## [Erforderliche Schritte]
• a. Nenne alle Begriffe, die im Textauszug in Klammern stehen.
• b. Gib den Textauszug von „Wir arbeiten lieber“ bis einschließlich „Problemen führt.“ wortgetreu wieder.

## [Textauszug]
------

Wir arbeiten lieber mit trivialen Maschinen, weil bei ihnen die Beziehung
zwischen Input (Reiz, Ursache) und Output (Reaktion) eindeutig festgelegt
und vorhersagbar ist. In der Landwirtschaft behandeln wir auch die Natur als
triviale Maschine: Wenn ich heute pflüge, habe ich morgen Brot. Das ist leichter,
als einem System eine gewisse Autonomie zuzusprechen, was die Arbeit mit ihm
wesentlich komplizierter machen würde. Wir neigen dazu, unsere Umwelt zu trivialisieren,
weil wir damit schneller Ergebnisse erzielen - auch wenn das langfristig zu
Problemen führt.
"Es kann
nur Ziel einer Schule sein, den Schülern logisches Denken beizubringen, und
die Funktion des logischen Denkens fällt klar in den Bereich der trivialen
Maschine. Menschen, bei denen es keine Regeln gibt, die Input und Output verknüpft,
sind nicht in der Lage, ein funktionierendes soziales System zu bilden."

------

## [Erfasste Angaben]
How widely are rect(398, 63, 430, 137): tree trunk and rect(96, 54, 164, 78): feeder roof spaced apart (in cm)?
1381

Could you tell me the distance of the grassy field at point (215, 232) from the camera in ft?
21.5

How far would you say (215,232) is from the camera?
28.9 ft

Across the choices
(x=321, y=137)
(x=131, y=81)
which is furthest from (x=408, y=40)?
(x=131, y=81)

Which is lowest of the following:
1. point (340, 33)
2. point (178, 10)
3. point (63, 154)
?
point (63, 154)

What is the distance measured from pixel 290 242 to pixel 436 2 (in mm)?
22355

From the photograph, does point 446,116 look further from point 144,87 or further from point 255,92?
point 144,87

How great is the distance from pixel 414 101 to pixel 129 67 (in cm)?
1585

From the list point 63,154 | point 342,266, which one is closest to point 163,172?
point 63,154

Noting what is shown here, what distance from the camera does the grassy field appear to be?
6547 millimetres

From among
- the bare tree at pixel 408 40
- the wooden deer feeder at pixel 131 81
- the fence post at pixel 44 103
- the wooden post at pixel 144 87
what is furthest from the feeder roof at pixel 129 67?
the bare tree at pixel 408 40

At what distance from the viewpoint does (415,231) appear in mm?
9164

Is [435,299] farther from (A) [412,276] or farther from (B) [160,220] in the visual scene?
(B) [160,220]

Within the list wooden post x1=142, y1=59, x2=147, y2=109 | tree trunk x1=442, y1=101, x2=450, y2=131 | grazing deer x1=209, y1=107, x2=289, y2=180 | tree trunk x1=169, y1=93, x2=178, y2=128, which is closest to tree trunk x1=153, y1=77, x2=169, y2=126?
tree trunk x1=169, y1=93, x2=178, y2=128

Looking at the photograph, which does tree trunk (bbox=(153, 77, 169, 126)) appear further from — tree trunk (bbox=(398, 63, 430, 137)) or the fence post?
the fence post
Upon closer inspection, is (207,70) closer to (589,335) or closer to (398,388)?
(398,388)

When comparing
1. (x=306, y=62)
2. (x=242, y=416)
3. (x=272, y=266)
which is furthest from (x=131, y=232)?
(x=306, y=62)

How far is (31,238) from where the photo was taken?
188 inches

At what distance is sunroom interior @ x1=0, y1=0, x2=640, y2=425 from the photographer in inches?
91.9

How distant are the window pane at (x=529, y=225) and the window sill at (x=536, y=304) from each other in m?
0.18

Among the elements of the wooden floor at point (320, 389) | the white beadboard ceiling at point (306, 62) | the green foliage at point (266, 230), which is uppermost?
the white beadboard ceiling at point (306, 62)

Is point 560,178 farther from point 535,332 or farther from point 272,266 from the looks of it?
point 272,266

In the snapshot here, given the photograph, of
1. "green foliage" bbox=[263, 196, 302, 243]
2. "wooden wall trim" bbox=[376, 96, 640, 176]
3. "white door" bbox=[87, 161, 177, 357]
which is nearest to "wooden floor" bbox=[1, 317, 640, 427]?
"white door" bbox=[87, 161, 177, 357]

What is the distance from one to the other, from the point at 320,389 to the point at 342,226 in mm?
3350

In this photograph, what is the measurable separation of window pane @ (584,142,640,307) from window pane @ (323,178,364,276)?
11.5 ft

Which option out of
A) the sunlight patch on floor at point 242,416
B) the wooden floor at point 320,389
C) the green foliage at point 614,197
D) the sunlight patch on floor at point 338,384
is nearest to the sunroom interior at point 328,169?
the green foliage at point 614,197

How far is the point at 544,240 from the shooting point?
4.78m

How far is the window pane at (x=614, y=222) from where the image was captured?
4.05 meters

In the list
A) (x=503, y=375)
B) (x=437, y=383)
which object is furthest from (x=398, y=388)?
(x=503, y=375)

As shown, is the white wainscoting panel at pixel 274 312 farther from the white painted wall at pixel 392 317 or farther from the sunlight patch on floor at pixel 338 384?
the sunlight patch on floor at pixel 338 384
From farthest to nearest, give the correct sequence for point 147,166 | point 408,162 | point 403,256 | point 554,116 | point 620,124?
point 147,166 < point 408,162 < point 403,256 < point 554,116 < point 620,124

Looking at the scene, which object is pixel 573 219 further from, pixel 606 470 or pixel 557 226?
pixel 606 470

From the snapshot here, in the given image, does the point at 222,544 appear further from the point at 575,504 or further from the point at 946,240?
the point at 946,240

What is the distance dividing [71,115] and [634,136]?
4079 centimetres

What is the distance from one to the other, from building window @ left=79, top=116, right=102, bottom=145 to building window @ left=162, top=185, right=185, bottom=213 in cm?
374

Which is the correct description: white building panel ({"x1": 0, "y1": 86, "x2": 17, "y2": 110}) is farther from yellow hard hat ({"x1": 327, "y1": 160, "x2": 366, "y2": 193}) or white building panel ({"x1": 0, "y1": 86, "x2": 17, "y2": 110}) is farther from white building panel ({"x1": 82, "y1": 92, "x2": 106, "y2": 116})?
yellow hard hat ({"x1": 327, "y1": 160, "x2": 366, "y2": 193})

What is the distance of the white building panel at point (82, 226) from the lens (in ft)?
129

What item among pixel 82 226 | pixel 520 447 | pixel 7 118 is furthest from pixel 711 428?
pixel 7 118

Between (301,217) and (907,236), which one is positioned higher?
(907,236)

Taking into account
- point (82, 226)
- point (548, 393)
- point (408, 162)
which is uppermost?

------

## [Schriftliche Antworten]
• a. Reiz, Ursache, Reaktion

• b.
Wir arbeiten lieber mit trivialen Maschinen, weil bei ihnen die Beziehung
zwischen Input (Reiz, Ursache) und Output (Reaktion) eindeutig festgelegt
und vorhersagbar ist. In der Landwirtschaft behandeln wir auch die Natur als
triviale Maschine: Wenn ich heute pflüge, habe ich morgen Brot. Das ist leichter,
als einem System eine gewisse Autonomie zuzusprechen, was die Arbeit mit ihm
wesentlich komplizierter machen würde. Wir neigen dazu, unsere Umwelt zu trivialisieren,
weil wir damit schneller Ergebnisse erzielen - auch wenn das langfristig zu
Problemen führt.